The facility failed to ensure that a resident received treatment and care in accordance with professional standards of practice and the comprehensive care plan for pain management. Specifically, there were multiple omissions in the medication and treatment administration records for medications and treatments related to pain management for a resident. The resident, who was admitted with diagnoses including pain, had a comprehensive care plan that documented potential and intermittent pain related to activity level, with instructions to monitor for pain, administer medication as ordered, and monitor the effectiveness of medications. However, the Treatment Administration Record showed omissions for a prescribed cream on several dates, and the Medication Administration Record also had omissions for other pain medications, with no documented evidence explaining the reasons for these omissions. During interviews, the resident expressed experiencing pain and stated that they had received some pain medication but were still in pain. The resident later mentioned that their pain management was overall effective with the prescribed medications but believed they were in pain due to overexertion in therapy. The Registered Nurse Unit Manager acknowledged the omissions and stated that the medication nurse should have documented the reasons for not administering the medications. The Director of Nursing confirmed the expectation of no omissions in the medication or treatment administration records and stated that if a medication was not administered, the reason should be documented.

Plan Of Correction

Plan of Correction: Approved February 28, 2025 F684 Ss=D The Plan of Correction is submitted in compliance with applicable law and regulation.
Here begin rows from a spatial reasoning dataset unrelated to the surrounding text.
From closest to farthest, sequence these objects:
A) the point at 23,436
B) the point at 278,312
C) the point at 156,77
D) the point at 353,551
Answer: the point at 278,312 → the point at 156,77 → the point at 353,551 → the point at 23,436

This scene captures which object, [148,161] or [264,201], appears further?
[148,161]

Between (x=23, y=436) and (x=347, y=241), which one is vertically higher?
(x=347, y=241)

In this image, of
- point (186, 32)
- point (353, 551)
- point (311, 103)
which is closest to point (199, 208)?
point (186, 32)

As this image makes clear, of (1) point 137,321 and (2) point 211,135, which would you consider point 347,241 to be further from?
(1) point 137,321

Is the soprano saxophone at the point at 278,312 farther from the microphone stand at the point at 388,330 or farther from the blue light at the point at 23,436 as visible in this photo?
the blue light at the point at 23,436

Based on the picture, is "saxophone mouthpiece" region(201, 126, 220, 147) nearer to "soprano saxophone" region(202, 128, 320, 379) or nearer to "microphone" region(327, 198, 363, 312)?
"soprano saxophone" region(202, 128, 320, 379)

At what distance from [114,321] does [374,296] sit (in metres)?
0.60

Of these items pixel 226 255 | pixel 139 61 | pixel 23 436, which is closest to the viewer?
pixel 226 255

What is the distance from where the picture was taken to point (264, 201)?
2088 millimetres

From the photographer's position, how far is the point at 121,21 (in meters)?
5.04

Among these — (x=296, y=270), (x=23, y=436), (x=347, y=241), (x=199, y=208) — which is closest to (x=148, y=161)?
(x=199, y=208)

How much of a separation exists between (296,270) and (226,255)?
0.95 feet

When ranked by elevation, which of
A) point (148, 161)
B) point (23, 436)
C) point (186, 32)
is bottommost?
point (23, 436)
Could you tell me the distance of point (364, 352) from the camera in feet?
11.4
To demonstrate continuing compliance with applicable law, the center has taken or will take actions set forth in following alleged deficiency. How corrective actions will be accomplished for residents found to have been affected by deficient practice: 1. Nurse manager #10 and the nursing staff on unit where resident #15 resides received education on medication administration, ensuring all medications are signed for in MAR/TAR and no omissions present, Date 2/25/25. Resident #15 was discharged from facility on 2/20/25, no issues related to noted omissions found. All residents have the potential to be affected by this practice - All residents MAR/TAR were audited on 2/25/25 for omissions, no occurrences found. Measures put in place or systemic changes made to ensure that the deficient practice will not reoccur: - The Policy titled medication administration dated 4/20/21 was reviewed by Director of Nursing and Administrator on 2/25/25, with no revisions needed. - The director of nursing/designee will educate all nursing staff on medication administration, ensuring all medications are signed for in MAR/TAR and no omissions present. How facility plans to monitor performance to make sure the solutions are sustained: To ascertain the effectiveness of the education and audit was developed. The Director of Nursing/Designee will perform an Audit for medication administration 5 times per week for random shift to check for omissions x 3 months. Any discrepancies will be immediately corrected and staff re-educated and/or counseled as needed. The results of the Audit will be reported at monthly QAPI.